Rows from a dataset

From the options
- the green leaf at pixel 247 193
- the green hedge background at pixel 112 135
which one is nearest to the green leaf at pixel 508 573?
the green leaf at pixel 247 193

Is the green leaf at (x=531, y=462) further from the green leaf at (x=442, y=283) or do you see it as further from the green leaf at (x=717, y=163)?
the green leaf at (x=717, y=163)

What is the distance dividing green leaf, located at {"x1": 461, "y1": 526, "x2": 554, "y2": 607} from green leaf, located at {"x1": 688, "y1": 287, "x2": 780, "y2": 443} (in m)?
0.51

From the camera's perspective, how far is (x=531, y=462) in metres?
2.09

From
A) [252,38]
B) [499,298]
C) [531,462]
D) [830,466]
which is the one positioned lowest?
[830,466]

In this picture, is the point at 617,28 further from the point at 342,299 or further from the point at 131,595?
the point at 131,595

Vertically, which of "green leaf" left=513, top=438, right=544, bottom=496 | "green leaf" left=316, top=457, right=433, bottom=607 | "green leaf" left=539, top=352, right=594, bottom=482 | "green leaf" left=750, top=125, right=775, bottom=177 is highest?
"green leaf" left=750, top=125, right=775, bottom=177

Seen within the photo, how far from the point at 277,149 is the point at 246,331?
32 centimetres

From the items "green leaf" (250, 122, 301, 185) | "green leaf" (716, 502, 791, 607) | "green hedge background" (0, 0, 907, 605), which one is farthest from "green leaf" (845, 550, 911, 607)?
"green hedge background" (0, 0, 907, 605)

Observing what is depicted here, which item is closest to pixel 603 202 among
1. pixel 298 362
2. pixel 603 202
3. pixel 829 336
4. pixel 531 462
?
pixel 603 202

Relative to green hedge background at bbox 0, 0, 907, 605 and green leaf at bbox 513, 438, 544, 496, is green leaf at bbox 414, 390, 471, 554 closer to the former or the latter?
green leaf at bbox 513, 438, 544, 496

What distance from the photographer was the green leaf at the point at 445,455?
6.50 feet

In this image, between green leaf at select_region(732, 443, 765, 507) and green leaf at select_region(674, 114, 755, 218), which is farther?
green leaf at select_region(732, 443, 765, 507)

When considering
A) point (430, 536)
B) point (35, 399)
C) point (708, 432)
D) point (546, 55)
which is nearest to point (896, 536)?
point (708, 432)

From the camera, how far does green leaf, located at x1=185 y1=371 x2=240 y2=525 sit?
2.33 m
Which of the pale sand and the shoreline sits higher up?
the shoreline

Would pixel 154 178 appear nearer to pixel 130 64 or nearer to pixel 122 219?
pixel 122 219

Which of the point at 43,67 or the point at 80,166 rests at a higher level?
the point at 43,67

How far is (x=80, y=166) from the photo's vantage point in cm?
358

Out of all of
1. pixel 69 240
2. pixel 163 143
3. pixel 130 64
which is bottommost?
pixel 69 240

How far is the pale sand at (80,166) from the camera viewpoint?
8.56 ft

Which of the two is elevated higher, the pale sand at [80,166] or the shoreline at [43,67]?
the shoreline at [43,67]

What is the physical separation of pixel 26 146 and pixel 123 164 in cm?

AIM OF THE TASK – Rewrite all of the rows above, changing "pale sand" to "white sand" wherever it appears and leaving everything else the same.

COMPLETE RESPONSE –
From the options
- the green leaf at pixel 247 193
- the green hedge background at pixel 112 135
which one is nearest to the green leaf at pixel 508 573?
the green leaf at pixel 247 193

Is the green leaf at (x=531, y=462) further from the green leaf at (x=442, y=283) or do you see it as further from the green leaf at (x=717, y=163)?
the green leaf at (x=717, y=163)

What is the distance dividing green leaf, located at {"x1": 461, "y1": 526, "x2": 554, "y2": 607} from green leaf, located at {"x1": 688, "y1": 287, "x2": 780, "y2": 443} (in m)?
0.51

From the camera's perspective, how far is (x=531, y=462) in metres?
2.09

From
A) [252,38]
B) [499,298]
C) [531,462]
D) [830,466]
which is the one positioned lowest?
[830,466]

In this picture, is the point at 617,28 further from the point at 342,299 or further from the point at 131,595?
the point at 131,595

Vertically, which of "green leaf" left=513, top=438, right=544, bottom=496 | "green leaf" left=316, top=457, right=433, bottom=607 | "green leaf" left=539, top=352, right=594, bottom=482 | "green leaf" left=750, top=125, right=775, bottom=177 is highest?
"green leaf" left=750, top=125, right=775, bottom=177

Seen within the photo, how far from the point at 277,149 is the point at 246,331?
32 centimetres

From the items "green leaf" (250, 122, 301, 185) | "green leaf" (716, 502, 791, 607) | "green hedge background" (0, 0, 907, 605), which one is farthest from "green leaf" (845, 550, 911, 607)?
"green hedge background" (0, 0, 907, 605)

Observing what is depicted here, which item is closest to pixel 603 202 among
1. pixel 298 362
2. pixel 603 202
3. pixel 829 336
4. pixel 531 462
?
pixel 603 202

Relative to green hedge background at bbox 0, 0, 907, 605 and green leaf at bbox 513, 438, 544, 496, is green leaf at bbox 414, 390, 471, 554 closer to the former or the latter?
green leaf at bbox 513, 438, 544, 496

What distance from the photographer was the green leaf at the point at 445,455?
6.50 feet

In this image, between green leaf at select_region(732, 443, 765, 507) and green leaf at select_region(674, 114, 755, 218), which is farther?
green leaf at select_region(732, 443, 765, 507)

When considering
A) point (430, 536)
B) point (35, 399)
C) point (708, 432)
D) point (546, 55)
which is nearest to point (896, 536)?
point (708, 432)

From the camera, how far does green leaf, located at x1=185 y1=371 x2=240 y2=525 sit?
2.33 m
Which of the white sand and the shoreline sits higher up?
the shoreline

Would pixel 154 178 appear nearer to pixel 130 64 or nearer to pixel 122 219?
pixel 122 219

Which of the point at 43,67 or the point at 80,166 rests at a higher level?
the point at 43,67

How far is (x=80, y=166) from the photo's vantage point in cm?
358

Out of all of
1. pixel 69 240
2. pixel 163 143
3. pixel 130 64
which is bottommost?
pixel 69 240

How far is the white sand at (80,166) from the camera viewpoint?
8.56 ft

Which of the two is elevated higher, the white sand at [80,166] or the shoreline at [43,67]?
the shoreline at [43,67]

What is the physical separation of pixel 26 146 and pixel 123 164 in cm?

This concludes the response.